### Problem to work on
Your answer is the line containing "دانلود انیمیشن War" plus every line after it through the end of the records, printed exactly and free of pictures.

### Dataset records
◇ ◇ ◇ ◇ ◇ ◇ ◇

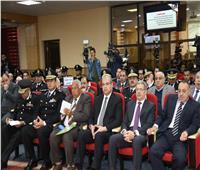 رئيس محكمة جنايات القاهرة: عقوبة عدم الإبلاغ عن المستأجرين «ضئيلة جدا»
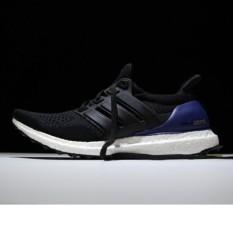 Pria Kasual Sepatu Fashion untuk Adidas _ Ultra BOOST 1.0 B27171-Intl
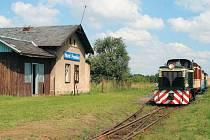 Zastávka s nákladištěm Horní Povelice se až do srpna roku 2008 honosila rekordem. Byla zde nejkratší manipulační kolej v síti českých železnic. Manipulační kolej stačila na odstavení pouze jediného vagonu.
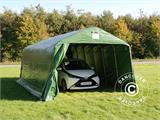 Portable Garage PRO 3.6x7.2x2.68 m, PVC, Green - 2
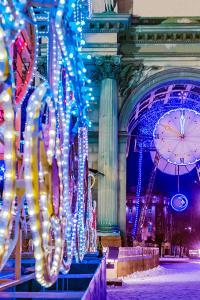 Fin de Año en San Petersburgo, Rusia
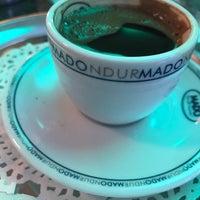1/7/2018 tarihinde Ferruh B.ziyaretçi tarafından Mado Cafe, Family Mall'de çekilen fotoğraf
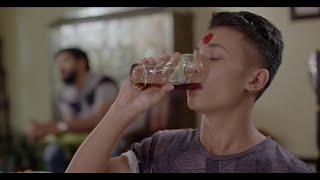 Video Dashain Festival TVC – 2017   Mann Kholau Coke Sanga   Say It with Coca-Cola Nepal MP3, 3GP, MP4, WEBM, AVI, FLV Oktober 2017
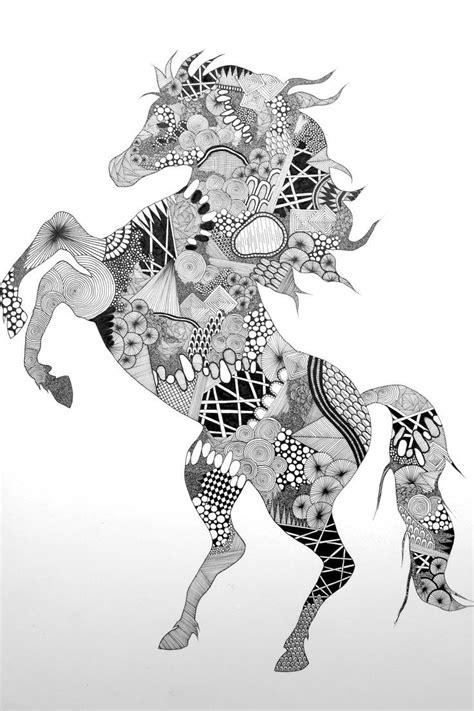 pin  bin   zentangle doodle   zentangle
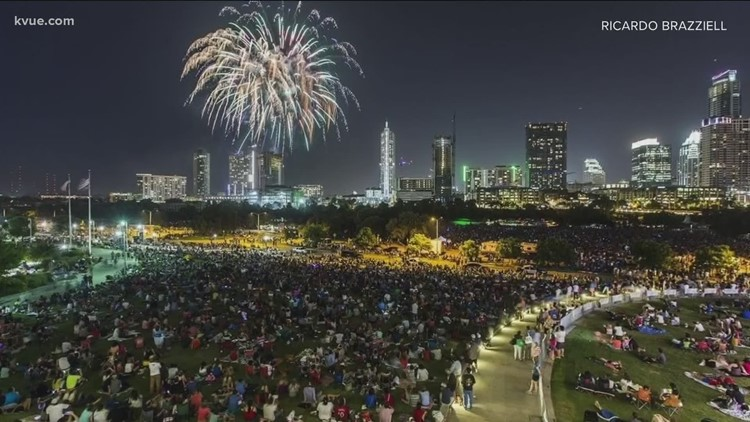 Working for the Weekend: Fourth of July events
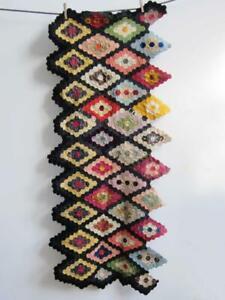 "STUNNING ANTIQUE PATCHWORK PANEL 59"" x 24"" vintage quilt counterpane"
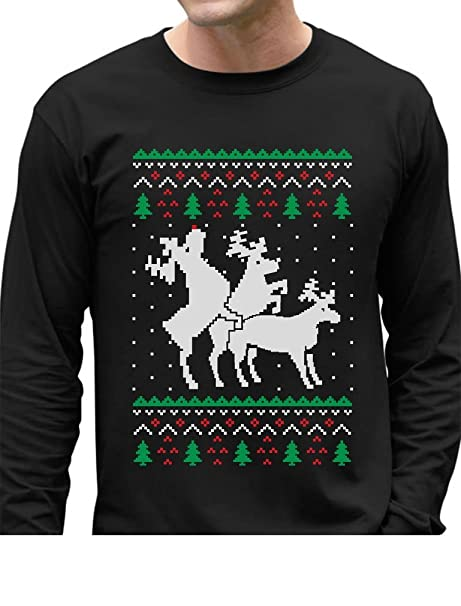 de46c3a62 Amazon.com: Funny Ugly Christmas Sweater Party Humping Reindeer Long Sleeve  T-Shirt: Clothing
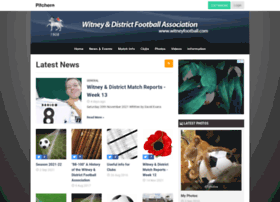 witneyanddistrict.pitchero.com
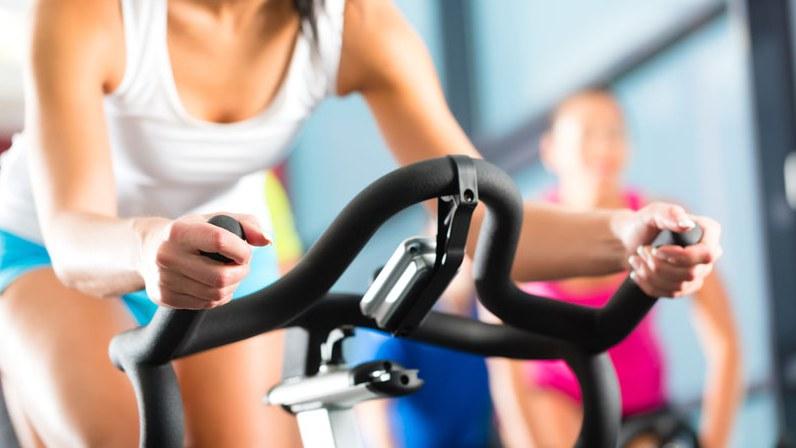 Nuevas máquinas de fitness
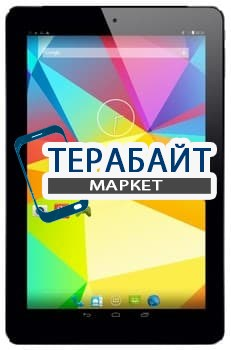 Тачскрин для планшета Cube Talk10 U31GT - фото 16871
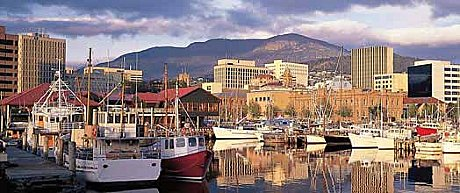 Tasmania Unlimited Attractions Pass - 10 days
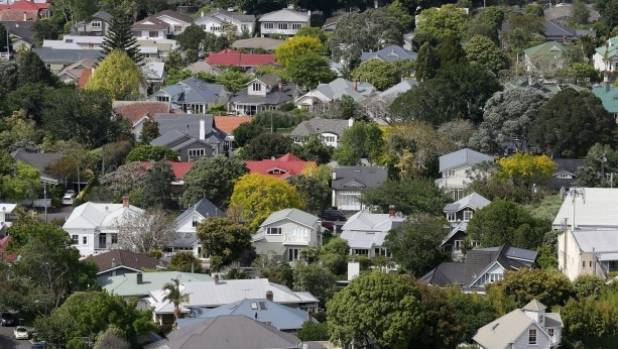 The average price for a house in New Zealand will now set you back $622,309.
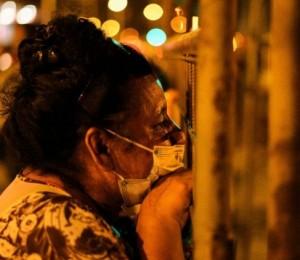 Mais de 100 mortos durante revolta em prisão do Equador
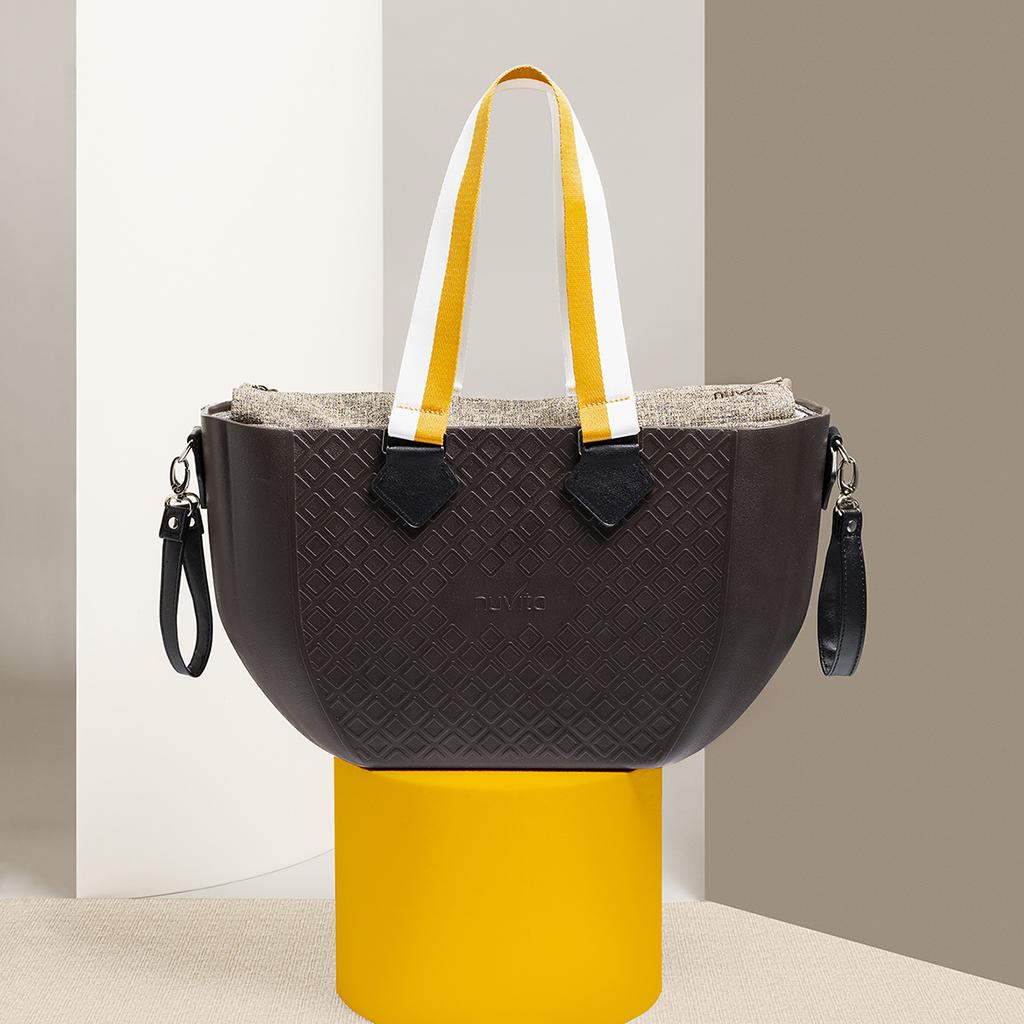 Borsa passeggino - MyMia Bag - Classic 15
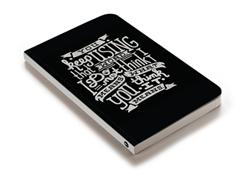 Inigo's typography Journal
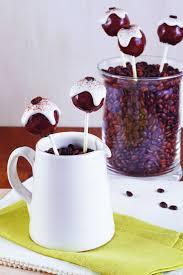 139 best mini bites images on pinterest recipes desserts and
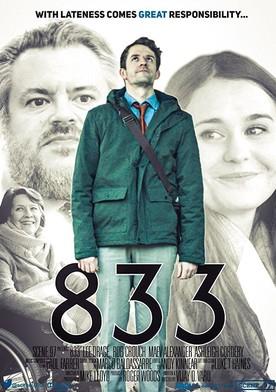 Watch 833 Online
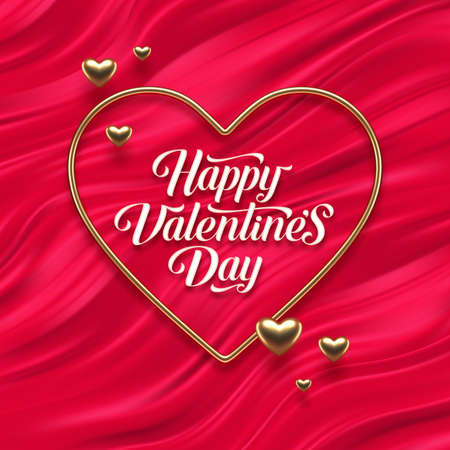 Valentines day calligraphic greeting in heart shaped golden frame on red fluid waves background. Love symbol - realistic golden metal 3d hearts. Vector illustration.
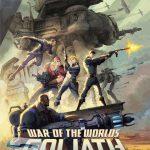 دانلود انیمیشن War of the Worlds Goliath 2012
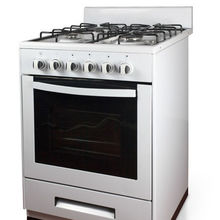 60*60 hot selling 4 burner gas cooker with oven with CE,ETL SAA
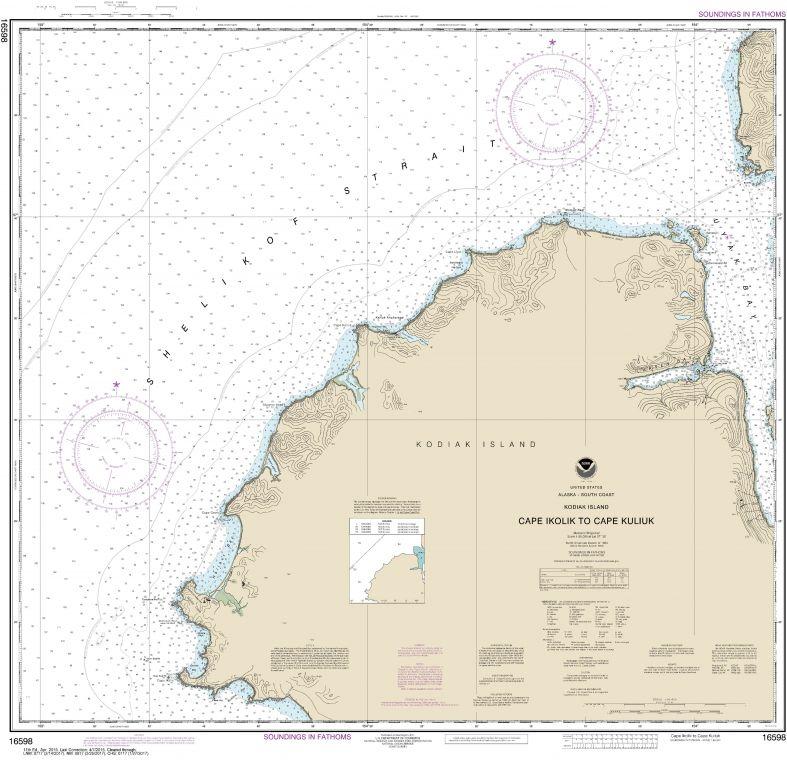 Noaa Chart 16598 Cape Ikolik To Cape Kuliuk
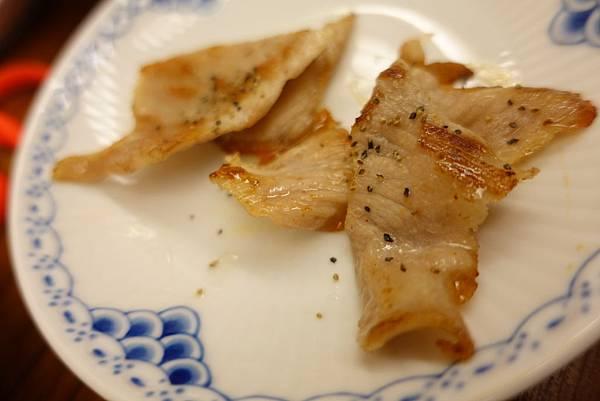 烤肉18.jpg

◇ ◇ ◇ ◇ ◇ ◇ ◇

### Exercise output
 دانلود انیمیشن War of the Worlds Goliath 2012
 60*60 hot selling 4 burner gas cooker with oven with CE,ETL SAA
 Noaa Chart 16598 Cape Ikolik To Cape Kuliuk
 烤肉18.jpg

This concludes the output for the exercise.